» **DATA FOR ANALYSIS**
*** Block opens ***

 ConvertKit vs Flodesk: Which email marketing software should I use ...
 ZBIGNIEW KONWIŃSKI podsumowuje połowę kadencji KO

*** Block closes ***
*** Block opens ***

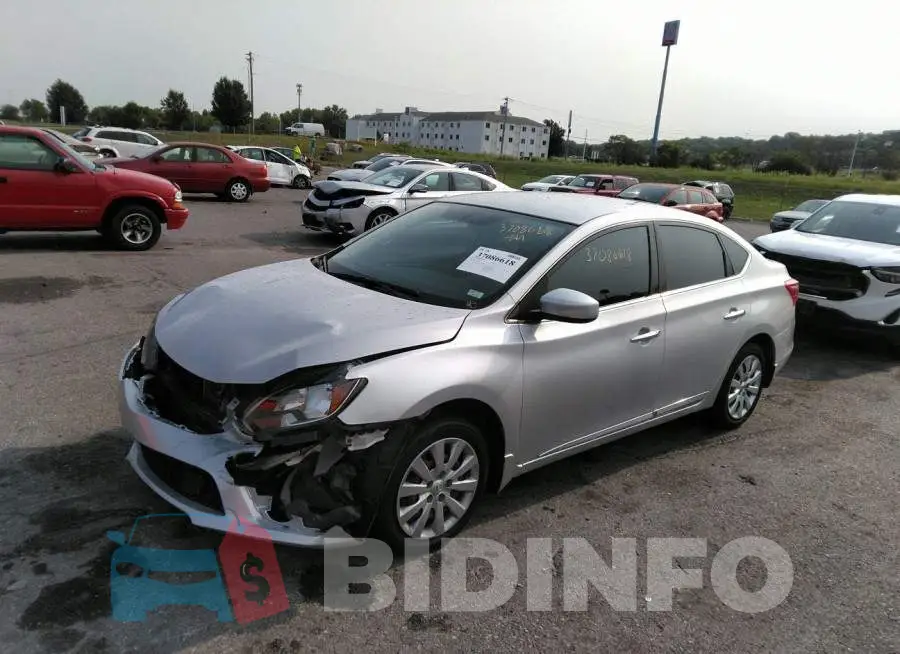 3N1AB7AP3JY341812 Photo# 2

*** Block closes ***
*** Block opens ***

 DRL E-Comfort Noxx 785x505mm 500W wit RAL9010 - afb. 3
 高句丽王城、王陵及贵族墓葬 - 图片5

*** Block closes ***

» **WHAT IS BEING ASKED**
Lay out the rows as a numbered list, beginning at the row that contains "ConvertKit vs Flodesk: Which" and stopping after the row that contains "ZBIGNIEW KONWIŃSKI podsumowuje", and leave out any blank lines.

» **ANSWER SPACE**
1.  ConvertKit vs Flodesk: Which email marketing software should I use ...
2.  ZBIGNIEW KONWIŃSKI podsumowuje połowę kadencji KO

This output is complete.